* _Action item_
Find the line that contains "genus: Syncerus" in the entries below. Write out that line and all that follow it, unchanged and alone.

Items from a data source
= Beginning of Section =

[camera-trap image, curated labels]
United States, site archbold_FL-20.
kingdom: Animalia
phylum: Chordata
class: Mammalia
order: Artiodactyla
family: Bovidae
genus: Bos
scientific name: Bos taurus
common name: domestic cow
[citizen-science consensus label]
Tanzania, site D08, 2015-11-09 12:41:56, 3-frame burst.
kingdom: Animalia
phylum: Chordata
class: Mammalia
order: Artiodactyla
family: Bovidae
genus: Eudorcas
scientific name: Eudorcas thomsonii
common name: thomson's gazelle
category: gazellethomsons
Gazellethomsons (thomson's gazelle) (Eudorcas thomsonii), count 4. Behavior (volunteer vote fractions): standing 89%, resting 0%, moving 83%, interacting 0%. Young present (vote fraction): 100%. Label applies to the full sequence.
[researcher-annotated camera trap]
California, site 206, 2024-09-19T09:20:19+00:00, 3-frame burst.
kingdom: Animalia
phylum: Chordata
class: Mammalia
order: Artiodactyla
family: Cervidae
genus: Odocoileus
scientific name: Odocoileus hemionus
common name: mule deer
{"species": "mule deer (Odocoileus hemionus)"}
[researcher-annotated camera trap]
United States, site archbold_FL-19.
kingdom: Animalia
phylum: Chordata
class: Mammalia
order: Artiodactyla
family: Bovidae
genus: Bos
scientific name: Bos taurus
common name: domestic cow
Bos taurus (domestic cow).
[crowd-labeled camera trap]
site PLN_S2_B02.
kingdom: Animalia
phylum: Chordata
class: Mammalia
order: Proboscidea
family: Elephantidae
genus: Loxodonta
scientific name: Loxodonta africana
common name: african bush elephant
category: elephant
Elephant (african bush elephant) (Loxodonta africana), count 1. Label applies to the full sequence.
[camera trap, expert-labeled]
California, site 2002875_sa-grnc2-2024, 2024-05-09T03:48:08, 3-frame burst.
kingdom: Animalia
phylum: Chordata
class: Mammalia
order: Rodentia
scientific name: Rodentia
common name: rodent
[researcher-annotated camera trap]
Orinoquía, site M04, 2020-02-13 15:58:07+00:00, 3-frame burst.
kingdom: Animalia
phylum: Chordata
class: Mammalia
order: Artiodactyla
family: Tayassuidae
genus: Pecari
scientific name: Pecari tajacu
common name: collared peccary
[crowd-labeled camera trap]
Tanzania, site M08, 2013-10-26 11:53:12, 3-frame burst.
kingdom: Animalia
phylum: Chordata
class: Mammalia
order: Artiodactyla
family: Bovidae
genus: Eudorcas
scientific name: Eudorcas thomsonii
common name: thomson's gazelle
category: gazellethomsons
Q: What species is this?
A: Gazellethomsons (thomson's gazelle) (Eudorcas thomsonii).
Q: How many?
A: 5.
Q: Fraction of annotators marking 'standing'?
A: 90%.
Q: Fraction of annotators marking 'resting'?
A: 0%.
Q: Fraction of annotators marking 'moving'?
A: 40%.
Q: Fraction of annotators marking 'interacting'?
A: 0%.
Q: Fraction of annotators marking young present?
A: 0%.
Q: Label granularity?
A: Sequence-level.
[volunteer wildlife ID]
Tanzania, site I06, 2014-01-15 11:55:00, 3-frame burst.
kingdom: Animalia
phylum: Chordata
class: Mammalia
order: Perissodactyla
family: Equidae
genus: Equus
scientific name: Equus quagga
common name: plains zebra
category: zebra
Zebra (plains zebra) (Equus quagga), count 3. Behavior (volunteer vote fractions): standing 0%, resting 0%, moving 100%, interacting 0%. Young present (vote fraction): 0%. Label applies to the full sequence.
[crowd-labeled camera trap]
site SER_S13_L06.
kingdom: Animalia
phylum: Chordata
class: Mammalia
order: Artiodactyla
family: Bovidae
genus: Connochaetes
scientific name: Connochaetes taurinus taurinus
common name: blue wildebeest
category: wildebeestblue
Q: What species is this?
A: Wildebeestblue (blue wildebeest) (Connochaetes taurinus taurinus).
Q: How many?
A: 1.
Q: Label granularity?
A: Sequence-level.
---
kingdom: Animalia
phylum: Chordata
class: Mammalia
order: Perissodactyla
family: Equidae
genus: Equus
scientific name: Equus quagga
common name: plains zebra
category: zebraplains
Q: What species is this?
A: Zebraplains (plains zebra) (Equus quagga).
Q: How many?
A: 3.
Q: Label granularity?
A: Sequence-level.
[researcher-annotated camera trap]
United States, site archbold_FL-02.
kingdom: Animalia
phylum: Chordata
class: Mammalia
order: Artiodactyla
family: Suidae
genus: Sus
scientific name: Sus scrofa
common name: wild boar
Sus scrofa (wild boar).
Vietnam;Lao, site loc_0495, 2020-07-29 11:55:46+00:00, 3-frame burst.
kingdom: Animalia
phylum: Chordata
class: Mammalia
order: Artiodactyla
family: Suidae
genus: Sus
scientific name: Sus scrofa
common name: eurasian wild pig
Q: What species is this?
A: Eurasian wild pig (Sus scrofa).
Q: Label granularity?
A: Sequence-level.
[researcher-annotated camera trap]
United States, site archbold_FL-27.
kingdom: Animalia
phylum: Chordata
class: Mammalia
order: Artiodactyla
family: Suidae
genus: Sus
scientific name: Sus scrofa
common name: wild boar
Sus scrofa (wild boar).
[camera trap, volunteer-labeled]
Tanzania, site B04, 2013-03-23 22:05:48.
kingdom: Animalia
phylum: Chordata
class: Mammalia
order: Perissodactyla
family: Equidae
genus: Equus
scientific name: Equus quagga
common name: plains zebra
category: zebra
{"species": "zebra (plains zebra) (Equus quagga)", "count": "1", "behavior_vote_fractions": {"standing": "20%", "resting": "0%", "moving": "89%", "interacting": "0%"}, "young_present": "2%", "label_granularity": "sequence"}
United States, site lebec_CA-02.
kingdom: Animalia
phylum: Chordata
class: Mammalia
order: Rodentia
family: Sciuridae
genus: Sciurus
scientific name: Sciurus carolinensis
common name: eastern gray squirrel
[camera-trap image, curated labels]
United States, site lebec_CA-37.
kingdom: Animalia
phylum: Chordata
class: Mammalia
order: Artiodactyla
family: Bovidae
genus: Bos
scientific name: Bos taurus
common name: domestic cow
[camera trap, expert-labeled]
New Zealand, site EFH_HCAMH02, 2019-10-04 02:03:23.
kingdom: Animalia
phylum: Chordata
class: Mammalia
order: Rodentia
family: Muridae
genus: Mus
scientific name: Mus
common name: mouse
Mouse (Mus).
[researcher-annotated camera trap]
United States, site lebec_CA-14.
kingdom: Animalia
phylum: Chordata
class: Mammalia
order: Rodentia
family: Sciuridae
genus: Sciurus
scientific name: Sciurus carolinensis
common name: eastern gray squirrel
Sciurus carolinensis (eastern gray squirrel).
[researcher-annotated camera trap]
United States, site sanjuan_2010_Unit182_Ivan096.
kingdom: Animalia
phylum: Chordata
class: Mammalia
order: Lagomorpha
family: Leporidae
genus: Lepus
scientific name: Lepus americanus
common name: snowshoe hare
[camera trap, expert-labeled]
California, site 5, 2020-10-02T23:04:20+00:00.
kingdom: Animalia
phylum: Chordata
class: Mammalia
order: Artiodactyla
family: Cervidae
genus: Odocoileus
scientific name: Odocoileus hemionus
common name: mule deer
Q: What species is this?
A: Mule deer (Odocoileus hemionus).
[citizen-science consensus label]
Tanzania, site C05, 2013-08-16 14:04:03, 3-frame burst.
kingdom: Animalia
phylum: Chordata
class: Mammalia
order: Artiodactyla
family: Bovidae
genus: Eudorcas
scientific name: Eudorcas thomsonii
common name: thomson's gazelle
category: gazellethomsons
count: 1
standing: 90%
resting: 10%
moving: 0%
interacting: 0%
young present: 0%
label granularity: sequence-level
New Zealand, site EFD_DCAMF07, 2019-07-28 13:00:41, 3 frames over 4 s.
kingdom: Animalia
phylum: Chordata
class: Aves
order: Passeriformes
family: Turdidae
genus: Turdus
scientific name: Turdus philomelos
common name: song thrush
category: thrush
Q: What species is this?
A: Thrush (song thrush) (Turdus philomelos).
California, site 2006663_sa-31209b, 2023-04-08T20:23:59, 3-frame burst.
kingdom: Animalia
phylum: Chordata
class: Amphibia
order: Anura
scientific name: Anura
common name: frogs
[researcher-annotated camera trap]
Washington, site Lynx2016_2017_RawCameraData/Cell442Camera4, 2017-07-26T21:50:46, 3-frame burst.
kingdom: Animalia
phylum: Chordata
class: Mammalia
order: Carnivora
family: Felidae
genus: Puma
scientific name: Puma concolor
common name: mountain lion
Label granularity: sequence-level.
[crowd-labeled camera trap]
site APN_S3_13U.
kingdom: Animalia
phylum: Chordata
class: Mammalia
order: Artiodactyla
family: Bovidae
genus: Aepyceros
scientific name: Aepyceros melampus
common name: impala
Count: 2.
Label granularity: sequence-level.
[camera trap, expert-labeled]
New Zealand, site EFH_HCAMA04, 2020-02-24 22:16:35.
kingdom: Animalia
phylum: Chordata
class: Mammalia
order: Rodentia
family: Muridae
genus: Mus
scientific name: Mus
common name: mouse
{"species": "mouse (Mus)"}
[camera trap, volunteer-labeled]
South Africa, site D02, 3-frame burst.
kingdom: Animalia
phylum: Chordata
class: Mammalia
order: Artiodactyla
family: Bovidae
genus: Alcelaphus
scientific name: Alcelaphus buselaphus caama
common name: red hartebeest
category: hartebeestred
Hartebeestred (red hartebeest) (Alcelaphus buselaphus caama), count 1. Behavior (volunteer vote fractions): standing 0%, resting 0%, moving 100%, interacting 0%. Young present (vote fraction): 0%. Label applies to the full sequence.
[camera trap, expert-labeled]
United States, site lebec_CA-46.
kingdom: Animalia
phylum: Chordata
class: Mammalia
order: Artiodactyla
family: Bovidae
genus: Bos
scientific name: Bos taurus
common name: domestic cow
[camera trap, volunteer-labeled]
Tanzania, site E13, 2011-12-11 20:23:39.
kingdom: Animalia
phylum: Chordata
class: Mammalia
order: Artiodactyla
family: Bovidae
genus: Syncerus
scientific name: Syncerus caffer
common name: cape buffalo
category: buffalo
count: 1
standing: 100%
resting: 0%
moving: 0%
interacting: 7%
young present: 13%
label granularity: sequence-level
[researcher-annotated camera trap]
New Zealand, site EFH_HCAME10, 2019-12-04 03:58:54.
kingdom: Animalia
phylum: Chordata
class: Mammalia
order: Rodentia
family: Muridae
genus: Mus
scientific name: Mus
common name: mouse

= End of Section =

* _Response area_
genus: Syncerus
scientific name: Syncerus caffer
common name: cape buffalo
category: buffalo
count: 1
standing: 100%
resting: 0%
moving: 0%
interacting: 7%
young present: 13%
label granularity: sequence-level
[researcher-annotated camera trap]
New Zealand, site EFH_HCAME10, 2019-12-04 03:58:54.
kingdom: Animalia
phylum: Chordata
class: Mammalia
order: Rodentia
family: Muridae
genus: Mus
scientific name: Mus
common name: mouse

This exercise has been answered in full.